#### [文档摘录]
○ ○ ○ ○ ○ ○ ○

大家好！

What is going on everybody!

欢迎来到 Python机器学习系列视频的新一节

Welcome to a new section on the machine learning with Python tutorial series.

这一节我们来讲讲分类问题

This section we’re going to be talking about classification

以及一些处理分类问题的方法

and a handful of methods for a classification.

那我们第一个要深入讲解的分类算法

So as we dive in the first classification algorithm

就是 K近邻 算法

that we’re going to be covering is K nearest neighbors.

不过所有分类算法 最后都会归结到同一件事情上

But really all classification algorithms boil down to the same thing.

回忆一下我们讲过的线性回归

So if you recall with linear regression

它的目标是

the objective was to

找到一个最能拟合我们数据的模型

create a model that best fits our data and

而分类问题的目标则是找到一个模型

with classification the general purpose is to create a model that best

这个模型能将数据有效分隔开来

divides or separates our data.

接下来就让我们来先从一个简单的例子开始

So let’s go ahead and show a quick example.

比如说有这么一张图

So let’s say you’ve got a graph

图上有这么几个点

and then on that graph you’ve got some data points like these.

○ ○ ○ ○ ○ ○ ○

#### [提供材料]

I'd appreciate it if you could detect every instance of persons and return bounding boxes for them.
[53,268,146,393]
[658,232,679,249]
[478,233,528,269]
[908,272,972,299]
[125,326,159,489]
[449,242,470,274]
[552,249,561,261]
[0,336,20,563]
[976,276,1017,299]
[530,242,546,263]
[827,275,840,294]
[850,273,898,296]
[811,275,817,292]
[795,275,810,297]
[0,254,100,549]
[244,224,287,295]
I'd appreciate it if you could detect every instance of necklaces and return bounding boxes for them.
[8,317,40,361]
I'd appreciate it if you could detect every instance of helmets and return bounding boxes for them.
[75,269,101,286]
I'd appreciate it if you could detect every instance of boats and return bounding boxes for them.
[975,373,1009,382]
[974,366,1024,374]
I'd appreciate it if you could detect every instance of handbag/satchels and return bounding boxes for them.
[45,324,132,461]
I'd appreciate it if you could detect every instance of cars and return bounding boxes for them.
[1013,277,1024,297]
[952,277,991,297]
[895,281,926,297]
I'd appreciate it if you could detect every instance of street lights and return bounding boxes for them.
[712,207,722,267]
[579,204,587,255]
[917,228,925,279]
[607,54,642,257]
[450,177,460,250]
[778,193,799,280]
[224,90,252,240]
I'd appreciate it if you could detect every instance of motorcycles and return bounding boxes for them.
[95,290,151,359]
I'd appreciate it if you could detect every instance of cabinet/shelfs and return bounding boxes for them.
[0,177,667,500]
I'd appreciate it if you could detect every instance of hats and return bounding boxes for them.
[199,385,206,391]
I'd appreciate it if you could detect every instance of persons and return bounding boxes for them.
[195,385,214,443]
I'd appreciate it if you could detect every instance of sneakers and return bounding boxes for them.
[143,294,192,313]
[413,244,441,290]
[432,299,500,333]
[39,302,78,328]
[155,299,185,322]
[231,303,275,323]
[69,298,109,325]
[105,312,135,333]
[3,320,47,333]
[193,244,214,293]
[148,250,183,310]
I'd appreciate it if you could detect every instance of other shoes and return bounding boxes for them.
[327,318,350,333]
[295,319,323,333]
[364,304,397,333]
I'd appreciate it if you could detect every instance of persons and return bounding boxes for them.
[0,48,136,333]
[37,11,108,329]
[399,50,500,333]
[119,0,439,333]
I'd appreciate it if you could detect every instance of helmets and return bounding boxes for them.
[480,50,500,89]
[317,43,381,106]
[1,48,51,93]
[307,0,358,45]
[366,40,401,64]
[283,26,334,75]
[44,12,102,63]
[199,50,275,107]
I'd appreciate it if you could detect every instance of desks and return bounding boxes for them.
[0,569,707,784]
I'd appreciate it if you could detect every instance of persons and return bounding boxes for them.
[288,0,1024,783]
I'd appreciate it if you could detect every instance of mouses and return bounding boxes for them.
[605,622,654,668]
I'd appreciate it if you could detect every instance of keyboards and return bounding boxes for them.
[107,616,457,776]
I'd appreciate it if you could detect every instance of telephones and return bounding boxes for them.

○ ○ ○ ○ ○ ○ ○

#### [执行任务]
1. 在这篇讲分类问题的机器学习教程字幕中，找出所有含有英文单词 "classification" 的英文行，并逐行照原文列出。
2. 从这篇分类问题教程字幕的末行之后接着往下写，保持中英对照逐行交替的格式。

#### [预期回答]
1.
This section we’re going to be talking about classification
and a handful of methods for a classification.
So as we dive in the first classification algorithm
But really all classification algorithms boil down to the same thing.
with classification the general purpose is to create a model that best

2.
我们的目标就是找出

And the objective is to figure out

怎样将这些点分成不同的部分

how to separate these into obvious groups.

你只要打眼一看

And even just looking at this intuitively

就可以看出来这些点可以分成2个部分

you could see that there are two groups here.

一部分是这些 一部分是这些 对吧？

One group is this group and one group is this group, right?

非常明显

You just know that’s the case.

我们刚刚做的其实就是聚类 是吧？

So what we just did just now is actually a clustering, right?

当然只是脑子里过了一遍 看到这些点后

Like with our mind there…when we were just looking at this

我们发现可以分成2个部分

and we decided that these were two groups.

我们确实就是做了次聚类

We actually did clustering.

不过分类比我们刚才做的事情还要简单一些

Classification is actually even more simple than what we just did here.

分类要做的就是这么几点

So what classification is going to do is the following.

首先你有一个数据集 看起来像这样

So with classification you’re going to have a data set that looks more like this

一个分类用＋表示 一个分类用－表示

where you’ve got a group that you know are pluses and a group that you know are minuses.

目标就是

and the objective is

找到一个模型

to create some sort of model that

可以同时拟合这两个分类 对吧？

fits both of these groups, right?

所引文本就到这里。